**Document text**

* * * * * * * * *

Specific Heats of Solids

Specific Heats of Solids

The Specific Heats of Solids (Dulong and Petit’s law)

Dulong and Petit in 1819 observed that at room temperature and atmospheric pressure the product of the specific heats, CP and the relative atomic masses of Solid elements, mostly metals, are approximately 26.8 J deg-1. This is known as Dulong and Petit’s law. The product is also known as atomic heat or heat capacity, CP. There are, however, many exceptions to the rule, e.g., Boron and Carbon (diamond) for which this product is 10.5 and 5.6 respectively.

Dulong and Petit’s Law was extended by Kopp and others to compounds. They observed that the product of specific heat of a compound and its molecular mass is approximately equal to the sum of atomic heats of the constituent atoms.

In spite of their limitations Dulong and Petit’s Law and Kopp’s rule were very useful in determining the atomic muses of many elements, e.g., uranium, indium, mercury etc.

Data in table shows approximate constancy of atomic heats of many solids:

Atomic Heats of Solids Elements


Dulong and Petit’s law received some theoretical support as the value of approximately 25.06 joules for atomic heat at constant volume could be derived by considering the atoms in the solids to execute vibration motion about their fixed positions in the crystal lattice. For solids CP and CV do not vary to any great extent. According to this treatment C, should be independent of temperature. Measurements of heat capacities at low temperatures showed, however, that CV, decreases with the decrease of temperature and approaches zero at 0oK as shown in Figure. Explanation for the low values of CV at very low temperatures was given by Einstein and Debye in terms of Planck’s quantum theory. According to Debye’s theory of specific heats, at low temperatures CV is given by;

CV = 77.93 x 3R (T/θ)3

i.e., the specific heat is proportional to T3; θ is called the characteristic temperature and is characteristic of the solid.

* * * * * * * * *

**Source information**
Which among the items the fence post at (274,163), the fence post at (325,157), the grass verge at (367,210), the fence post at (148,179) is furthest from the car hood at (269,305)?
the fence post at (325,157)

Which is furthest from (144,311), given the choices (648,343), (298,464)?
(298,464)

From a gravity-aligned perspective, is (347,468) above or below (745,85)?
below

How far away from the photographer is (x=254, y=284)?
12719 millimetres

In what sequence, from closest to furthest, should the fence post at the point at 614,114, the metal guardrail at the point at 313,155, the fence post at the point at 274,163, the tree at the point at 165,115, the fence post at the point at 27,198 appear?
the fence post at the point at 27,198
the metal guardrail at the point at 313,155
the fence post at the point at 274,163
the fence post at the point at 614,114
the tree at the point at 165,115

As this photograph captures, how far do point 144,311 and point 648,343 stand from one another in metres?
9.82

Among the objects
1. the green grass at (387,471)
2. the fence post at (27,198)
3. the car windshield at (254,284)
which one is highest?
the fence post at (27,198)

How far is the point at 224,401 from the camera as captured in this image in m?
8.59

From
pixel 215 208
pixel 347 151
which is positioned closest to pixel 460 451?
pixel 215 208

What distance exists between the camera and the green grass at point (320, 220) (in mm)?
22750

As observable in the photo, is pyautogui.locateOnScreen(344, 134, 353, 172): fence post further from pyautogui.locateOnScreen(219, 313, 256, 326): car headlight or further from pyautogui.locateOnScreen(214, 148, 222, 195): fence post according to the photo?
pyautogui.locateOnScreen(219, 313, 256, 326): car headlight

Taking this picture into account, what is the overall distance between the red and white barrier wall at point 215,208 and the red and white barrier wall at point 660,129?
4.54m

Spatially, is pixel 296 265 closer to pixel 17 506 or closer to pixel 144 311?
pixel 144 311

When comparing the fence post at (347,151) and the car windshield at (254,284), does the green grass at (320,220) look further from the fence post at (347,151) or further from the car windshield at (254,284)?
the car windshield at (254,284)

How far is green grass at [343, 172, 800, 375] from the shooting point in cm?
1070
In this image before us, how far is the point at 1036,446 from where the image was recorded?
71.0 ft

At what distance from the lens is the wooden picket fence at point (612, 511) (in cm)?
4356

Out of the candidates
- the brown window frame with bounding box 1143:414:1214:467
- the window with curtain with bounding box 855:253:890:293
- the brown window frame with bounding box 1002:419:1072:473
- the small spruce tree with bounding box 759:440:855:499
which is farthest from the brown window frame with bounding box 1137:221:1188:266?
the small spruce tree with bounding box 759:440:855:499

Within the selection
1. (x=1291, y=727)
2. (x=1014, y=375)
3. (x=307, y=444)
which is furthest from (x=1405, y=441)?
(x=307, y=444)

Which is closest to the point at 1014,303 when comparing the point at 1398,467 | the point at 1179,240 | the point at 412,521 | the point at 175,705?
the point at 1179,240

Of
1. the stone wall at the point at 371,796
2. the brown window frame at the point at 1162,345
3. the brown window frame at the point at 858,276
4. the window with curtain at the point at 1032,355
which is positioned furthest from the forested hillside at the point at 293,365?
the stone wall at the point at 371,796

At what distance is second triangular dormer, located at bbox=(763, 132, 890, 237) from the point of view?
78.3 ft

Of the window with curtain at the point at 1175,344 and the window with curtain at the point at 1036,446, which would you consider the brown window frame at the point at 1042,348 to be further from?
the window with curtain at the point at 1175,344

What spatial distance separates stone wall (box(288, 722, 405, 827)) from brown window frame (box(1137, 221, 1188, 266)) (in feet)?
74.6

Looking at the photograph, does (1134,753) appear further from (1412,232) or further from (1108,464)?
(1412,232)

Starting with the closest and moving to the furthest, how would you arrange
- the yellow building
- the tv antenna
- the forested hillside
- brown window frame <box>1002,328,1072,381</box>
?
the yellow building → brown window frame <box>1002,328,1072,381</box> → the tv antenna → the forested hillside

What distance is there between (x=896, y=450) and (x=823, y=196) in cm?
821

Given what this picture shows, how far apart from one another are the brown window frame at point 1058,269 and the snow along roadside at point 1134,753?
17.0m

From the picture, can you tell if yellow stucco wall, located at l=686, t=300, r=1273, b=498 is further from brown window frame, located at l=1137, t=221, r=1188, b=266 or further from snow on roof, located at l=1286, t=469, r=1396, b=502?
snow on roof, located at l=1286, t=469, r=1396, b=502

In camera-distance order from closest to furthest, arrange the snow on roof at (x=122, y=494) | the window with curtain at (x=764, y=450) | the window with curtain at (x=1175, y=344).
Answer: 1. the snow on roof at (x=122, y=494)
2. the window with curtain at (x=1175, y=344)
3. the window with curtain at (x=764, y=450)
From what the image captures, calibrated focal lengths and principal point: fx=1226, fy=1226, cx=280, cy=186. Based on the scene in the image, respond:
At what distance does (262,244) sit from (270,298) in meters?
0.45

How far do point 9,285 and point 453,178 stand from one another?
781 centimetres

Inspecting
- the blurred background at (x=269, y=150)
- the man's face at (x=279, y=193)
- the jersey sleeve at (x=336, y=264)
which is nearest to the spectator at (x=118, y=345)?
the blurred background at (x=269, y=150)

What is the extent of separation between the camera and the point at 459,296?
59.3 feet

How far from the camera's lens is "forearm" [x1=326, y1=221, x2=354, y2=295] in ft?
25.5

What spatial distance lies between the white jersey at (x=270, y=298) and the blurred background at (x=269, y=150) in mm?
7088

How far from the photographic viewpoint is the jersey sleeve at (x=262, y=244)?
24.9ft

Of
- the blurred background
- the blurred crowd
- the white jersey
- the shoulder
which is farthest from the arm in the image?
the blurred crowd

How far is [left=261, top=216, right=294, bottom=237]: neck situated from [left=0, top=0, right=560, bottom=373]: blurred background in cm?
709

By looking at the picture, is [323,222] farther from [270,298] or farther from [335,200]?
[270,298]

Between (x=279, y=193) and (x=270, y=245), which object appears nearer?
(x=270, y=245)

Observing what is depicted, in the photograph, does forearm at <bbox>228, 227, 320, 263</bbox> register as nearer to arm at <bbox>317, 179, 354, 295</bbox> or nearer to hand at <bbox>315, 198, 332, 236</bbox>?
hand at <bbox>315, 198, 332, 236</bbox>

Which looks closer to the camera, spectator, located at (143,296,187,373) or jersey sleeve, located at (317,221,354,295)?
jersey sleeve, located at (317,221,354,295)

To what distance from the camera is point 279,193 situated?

* * * * * * * * *

**List of tasks**
a) Answer these questions using the passage on the specific heats of solids:
(i) In what year did Dulong and Petit make their observation?
(ii) Who extended Dulong and Petit's law to compounds?
(iii) In terms of what theory did Einstein and Debye explain the low values of CV at very low temperatures?
b) Using the passage on the specific heats of solids, decide whether each statement agrees with it:
(i) For boron, the product of specific heat and relative atomic mass is 10.5.
(ii) For solids, CP and CV differ greatly.
(iii) According to Debye's theory, the specific heat at low temperatures is proportional to T3.
c) Write the next part of the passage on the specific heats of solids, following on from its final sentence.

**Results for the exercise**
a)
(i) 1819
(ii) Kopp and others
(iii) Planck's quantum theory

b)
(i) Yes: "Boron and Carbon (diamond) for which this product is 10.5 and 5.6 respectively."
(ii) No: "For solids CP and CV do not vary to any great extent."
(iii) Yes: "i.e., the specific heat is proportional to T3"

c)
Fig: Molar Heat capacities of Solid Elements at different temperatures

The equation is valid below temperatures of about 15 K where measurements do not yield accurate results. The relation is very useful in calculating specific heats at such low temperatures. Predictions of Debye’s theory are in excellent agreements with experimental results. The theory also predicts that heat capacities of all solids will approximate to shout 25.1 J deg-1 at sufficiently high temperatures, which may be different for different elements. In fact those elements which deviate from Dulong ad petit’s law at room temperature are found to have atomic heats in agreement with the law at sufficiently high temperature.